• [BRIEF]: Please report how many lines in these records contain the string "html", and give nothing besides the number.

• [Saved data entries]:
BEGIN

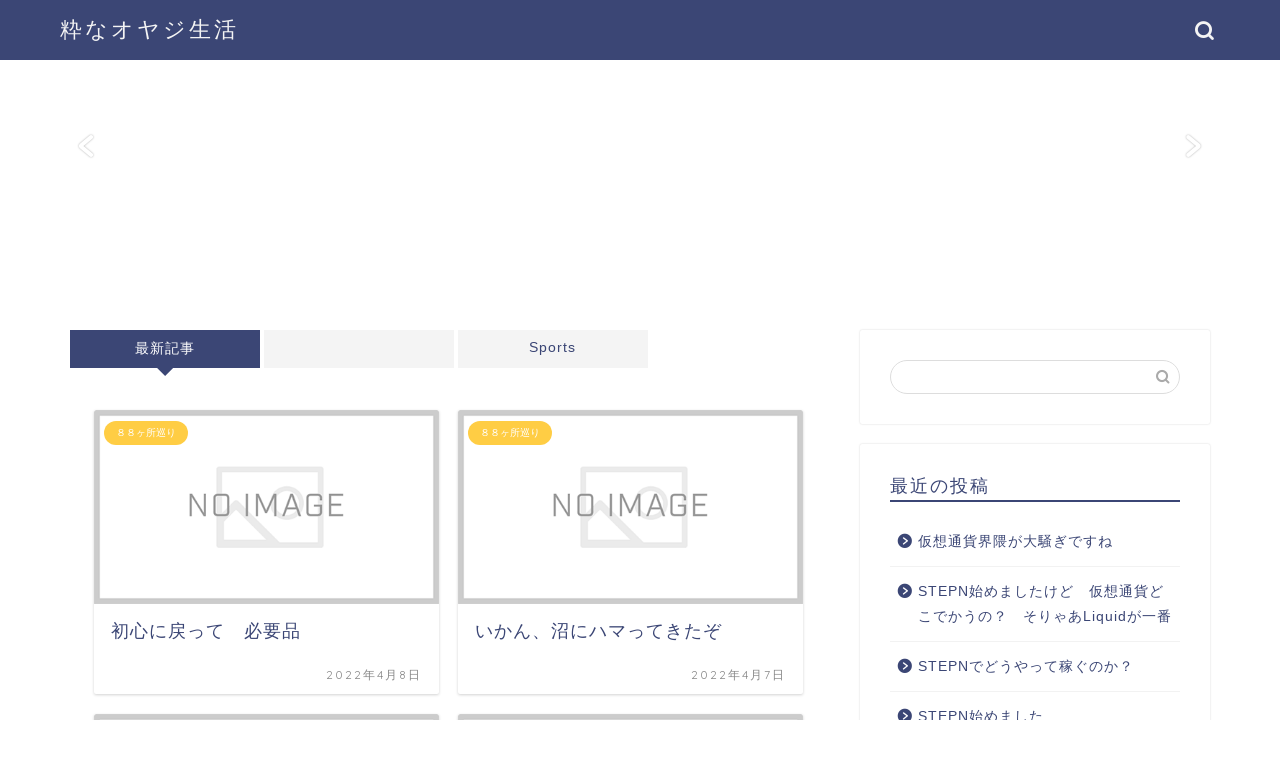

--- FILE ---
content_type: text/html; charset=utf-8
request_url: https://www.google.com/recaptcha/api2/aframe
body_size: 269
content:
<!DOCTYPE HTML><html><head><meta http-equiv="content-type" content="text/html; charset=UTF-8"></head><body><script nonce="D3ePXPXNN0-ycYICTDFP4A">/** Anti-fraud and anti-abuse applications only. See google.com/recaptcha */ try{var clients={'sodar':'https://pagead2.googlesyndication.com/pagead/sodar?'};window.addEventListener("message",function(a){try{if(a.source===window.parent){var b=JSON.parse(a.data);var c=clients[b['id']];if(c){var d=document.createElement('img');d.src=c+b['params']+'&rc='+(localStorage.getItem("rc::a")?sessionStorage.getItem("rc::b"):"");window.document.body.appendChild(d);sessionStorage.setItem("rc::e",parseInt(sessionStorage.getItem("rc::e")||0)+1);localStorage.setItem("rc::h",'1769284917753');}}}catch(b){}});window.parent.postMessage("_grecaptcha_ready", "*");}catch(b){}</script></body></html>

END
BEGIN

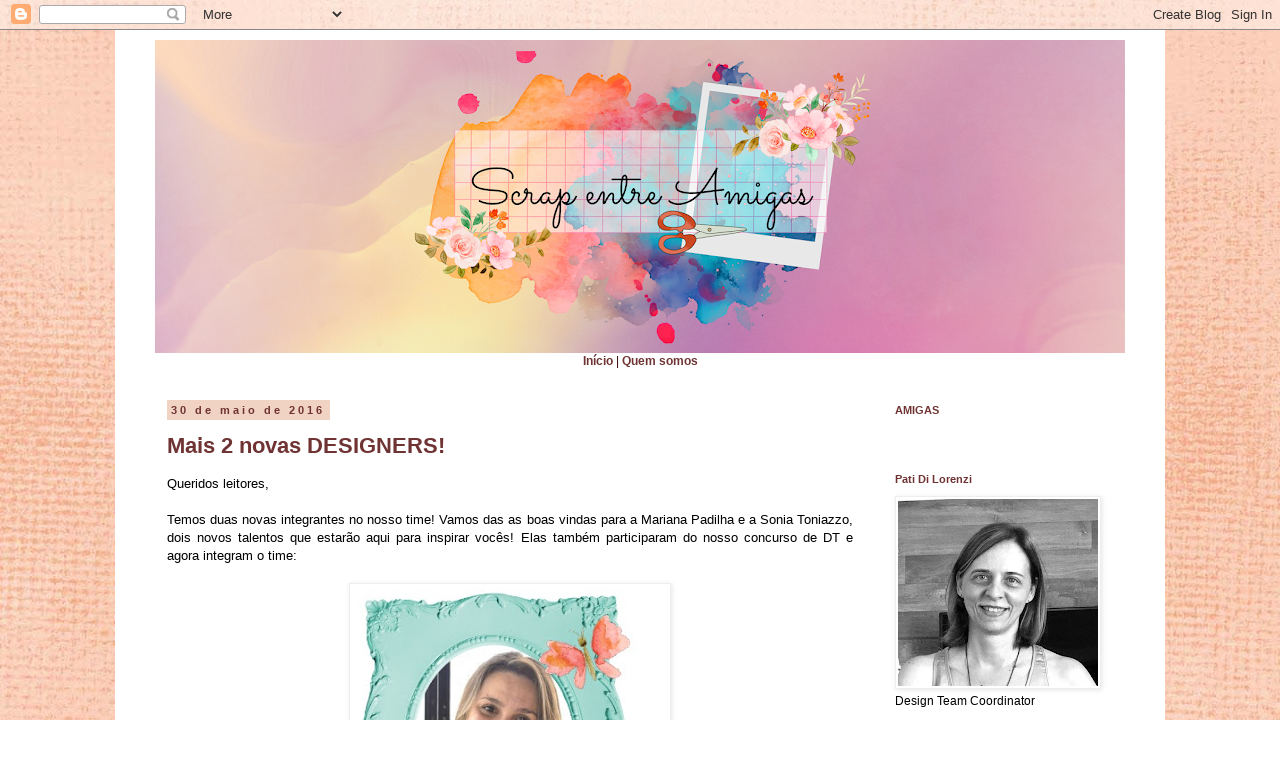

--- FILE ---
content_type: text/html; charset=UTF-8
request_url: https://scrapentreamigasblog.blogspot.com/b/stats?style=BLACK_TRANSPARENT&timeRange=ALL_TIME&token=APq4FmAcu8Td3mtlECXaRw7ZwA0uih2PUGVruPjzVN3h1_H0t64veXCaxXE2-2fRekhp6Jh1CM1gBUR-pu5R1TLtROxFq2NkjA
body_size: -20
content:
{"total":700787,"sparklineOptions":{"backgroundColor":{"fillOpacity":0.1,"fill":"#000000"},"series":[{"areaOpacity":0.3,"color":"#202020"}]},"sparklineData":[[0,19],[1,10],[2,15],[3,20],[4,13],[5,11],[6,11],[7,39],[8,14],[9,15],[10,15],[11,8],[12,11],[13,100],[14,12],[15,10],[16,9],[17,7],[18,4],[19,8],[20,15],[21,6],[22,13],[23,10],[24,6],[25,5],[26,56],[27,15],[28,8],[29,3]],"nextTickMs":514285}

END
BEGIN

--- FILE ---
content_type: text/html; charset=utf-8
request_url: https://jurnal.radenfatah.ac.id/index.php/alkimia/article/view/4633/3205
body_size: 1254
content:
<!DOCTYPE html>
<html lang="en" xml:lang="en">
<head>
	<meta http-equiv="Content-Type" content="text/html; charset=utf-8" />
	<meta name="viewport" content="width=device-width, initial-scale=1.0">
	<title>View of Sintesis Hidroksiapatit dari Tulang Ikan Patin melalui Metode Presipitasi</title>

END

• [TASK RESULT]: 7